10/27/2002 01:21 am ET
Spiezio the hero on special night
Angels force Game 7 after improbable comeback
By Tom Singer / MLB.com
ANAHEIM, Calif. -- Seventh (Game) Heaven is a natural off-ramp from this glorious postseason for a band of Angels, and that's where we'll be Sunday night after the can-you-top-this Halos did it. All it took was an unprecedented act in the face of World Series elimination.
The blindfold was ripped away from their eyes by Scott Spiezio, who with one textbook seventh-inning at-bat woke up Edison Field, if not all of southern California.
Spiezio's three-run homer derailed what had appeared inevitable, fueling the Angels' 6-5 comeback win to knot this dandy little Fall Classic at three games apiece.
"You don't want to dwell on it," Spiezio said, "but tonight was so amazing, you can't help sitting back and saying, 'Wow. That was incredible.'"
Until Spiezio struck -- the three RBIs also pumped his postseason total to 19, tying Sandy Alomar Jr.'s 1997 record -- the only incredible thing was how quiet 44,506 people holding ThunderStix could be.
About as quiet as nine men holding bats. Giants starter Russ Ortiz not only held the Angels to two hits through 6 1/3 innings, but they owed apologies for those. An infield single by Tim Salmon and a broken-bat bleeder by Adam Kennedy were it.
"It was definitely frustrating. He was doing a great job and we couldn't get the bat around on him," David Eckstein said.
Spiezio changed all of that with a special greeting for Felix Rodriguez, who relieved Ortiz following one-out singles by Troy Glaus and Brad Fullmer.
First, Spiezio wore him out. Then on the eighth pitch, he took him out.
It was a clinic in that pesky Angels way of hitting, as taught by Mickey Hatcher.
"Rodriguez has been tough on me this whole series," Spiezio said. "Seems like I've faced him every time he's come in, and I know he's been in every game. I've just missed some balls, but haven't hit one on the barrel yet."
Rodriguez started him off with a ball, then Spiezio fouled off two straight to fall into a 1-and-2 hole. Then he fouled off another.
"He was battling the pitcher," Hatcher said, "and when you do that, you never know how it'll work out. He wasn't getting cheated."
Spiezio took a ball and, at 2-and-2, ticked another foul.
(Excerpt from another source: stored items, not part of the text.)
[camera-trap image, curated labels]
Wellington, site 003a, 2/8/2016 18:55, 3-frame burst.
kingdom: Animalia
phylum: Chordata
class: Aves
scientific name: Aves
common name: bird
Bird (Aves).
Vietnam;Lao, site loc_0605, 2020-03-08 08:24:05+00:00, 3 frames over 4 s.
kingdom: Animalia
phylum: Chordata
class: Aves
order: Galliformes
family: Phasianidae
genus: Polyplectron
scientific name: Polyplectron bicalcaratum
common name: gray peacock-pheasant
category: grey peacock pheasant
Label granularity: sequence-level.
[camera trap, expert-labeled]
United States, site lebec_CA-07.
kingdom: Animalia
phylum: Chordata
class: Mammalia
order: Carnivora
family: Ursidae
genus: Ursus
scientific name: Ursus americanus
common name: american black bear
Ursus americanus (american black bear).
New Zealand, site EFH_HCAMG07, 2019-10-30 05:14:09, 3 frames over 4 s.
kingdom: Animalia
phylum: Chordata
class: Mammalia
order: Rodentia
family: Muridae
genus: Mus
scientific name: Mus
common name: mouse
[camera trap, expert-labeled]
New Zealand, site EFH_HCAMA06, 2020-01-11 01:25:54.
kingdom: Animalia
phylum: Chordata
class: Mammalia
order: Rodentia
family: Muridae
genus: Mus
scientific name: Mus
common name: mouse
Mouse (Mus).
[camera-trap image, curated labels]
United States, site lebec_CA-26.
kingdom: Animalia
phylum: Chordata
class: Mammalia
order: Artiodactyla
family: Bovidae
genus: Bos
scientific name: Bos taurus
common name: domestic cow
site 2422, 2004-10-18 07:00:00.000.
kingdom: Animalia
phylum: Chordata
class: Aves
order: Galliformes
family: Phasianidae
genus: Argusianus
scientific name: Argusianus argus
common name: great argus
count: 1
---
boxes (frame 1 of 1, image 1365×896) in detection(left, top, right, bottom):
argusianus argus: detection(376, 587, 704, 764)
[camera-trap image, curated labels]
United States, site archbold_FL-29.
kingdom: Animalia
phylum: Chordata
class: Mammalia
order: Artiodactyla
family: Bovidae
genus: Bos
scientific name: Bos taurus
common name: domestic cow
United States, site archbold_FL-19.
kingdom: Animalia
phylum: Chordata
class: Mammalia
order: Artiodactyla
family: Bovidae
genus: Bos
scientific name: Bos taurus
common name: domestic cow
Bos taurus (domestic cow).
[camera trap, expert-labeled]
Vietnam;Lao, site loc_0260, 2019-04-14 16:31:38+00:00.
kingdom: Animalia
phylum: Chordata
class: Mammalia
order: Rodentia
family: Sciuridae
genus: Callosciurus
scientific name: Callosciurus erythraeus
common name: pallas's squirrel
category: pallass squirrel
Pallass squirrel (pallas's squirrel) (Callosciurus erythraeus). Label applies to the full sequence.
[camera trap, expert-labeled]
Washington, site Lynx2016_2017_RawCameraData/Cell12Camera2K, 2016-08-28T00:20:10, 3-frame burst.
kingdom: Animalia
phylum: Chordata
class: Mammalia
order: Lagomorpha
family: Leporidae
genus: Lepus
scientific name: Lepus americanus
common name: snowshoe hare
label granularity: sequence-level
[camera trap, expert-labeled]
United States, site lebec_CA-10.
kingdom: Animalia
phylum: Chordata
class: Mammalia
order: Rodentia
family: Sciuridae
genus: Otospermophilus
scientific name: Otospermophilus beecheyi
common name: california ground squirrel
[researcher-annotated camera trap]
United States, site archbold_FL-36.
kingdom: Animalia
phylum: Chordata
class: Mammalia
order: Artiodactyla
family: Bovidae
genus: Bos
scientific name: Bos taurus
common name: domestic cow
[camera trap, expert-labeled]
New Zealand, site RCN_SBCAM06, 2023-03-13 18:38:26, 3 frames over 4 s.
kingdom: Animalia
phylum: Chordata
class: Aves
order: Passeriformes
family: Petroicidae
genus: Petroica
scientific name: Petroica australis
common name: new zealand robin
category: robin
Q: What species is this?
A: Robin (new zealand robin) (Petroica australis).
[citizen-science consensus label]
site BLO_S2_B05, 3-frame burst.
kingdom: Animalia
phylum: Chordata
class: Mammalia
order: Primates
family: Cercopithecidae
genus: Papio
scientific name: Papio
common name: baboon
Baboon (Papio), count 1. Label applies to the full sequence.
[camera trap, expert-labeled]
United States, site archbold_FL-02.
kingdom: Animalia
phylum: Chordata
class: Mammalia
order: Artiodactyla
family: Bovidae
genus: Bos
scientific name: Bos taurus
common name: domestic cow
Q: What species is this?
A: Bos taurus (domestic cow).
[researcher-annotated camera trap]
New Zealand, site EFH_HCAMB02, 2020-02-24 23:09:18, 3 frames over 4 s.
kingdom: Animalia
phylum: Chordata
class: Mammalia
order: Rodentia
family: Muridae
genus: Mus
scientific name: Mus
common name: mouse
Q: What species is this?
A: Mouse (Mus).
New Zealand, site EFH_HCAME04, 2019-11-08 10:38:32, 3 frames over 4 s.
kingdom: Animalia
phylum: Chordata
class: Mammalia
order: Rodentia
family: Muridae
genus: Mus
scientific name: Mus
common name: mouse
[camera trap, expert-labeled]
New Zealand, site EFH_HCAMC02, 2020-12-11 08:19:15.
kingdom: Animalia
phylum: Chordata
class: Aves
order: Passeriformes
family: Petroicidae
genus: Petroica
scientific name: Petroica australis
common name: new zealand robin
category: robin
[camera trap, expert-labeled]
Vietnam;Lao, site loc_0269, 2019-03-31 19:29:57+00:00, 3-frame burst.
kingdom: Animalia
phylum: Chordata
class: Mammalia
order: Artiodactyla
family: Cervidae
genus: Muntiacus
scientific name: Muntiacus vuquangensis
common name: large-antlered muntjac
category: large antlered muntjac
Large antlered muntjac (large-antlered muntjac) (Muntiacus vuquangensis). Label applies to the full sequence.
"Guys on the bench were getting into it more with every pitch. Yelling, 'Yeah, keep battling.' He was having a good at-bat," Hatcher said. "Rodriguez is tough high in the strike zone, and that's what he was feeding Scott."
"I kept fouling off balls," Spiezio said. "I kept telling myself that I was right on it. 'Just keep looking for a pitch to hit.' I finally got one that was in my zone."
Spiezio pulled a low, inside fastball, yanking it into the right-field corner. Towering, soaring, drifting, the ball settled into the second row of seats adjacent to the old Anaheim Stadium bullpen.
"I didn't know it was gone when I hit it," Spiezio said. "I was praying. I was saying, 'God, please, just get it over the fence.' Seemed like it took forever."
The rest of the miracle was a blur. Inevitable, incredible ... unforgettable.
Anaheim manager Mike Scioscia gave it the highest rating on the Watt scale.
"I can go back to the Kirk Gibson game," said Scioscia, referring to the hobbling pinch-hit homer in Game 1 of 1988 that ever since has topped the AC/DC meter. "I think there was about as much electricity in that stadium that night as there ever was.
"I think tonight surpassed it."
It was a moment and a feeling Spiezio tried to capture. After touring the bases following his homer, Spiezio plopped on the bench and closed his eyes.
"I was just going over the feeling in my head, to try to remember it," he said.
Tom Singer is a reporter for MLB.com. This story was not subject to the approval of Major League Baseball or its clubs.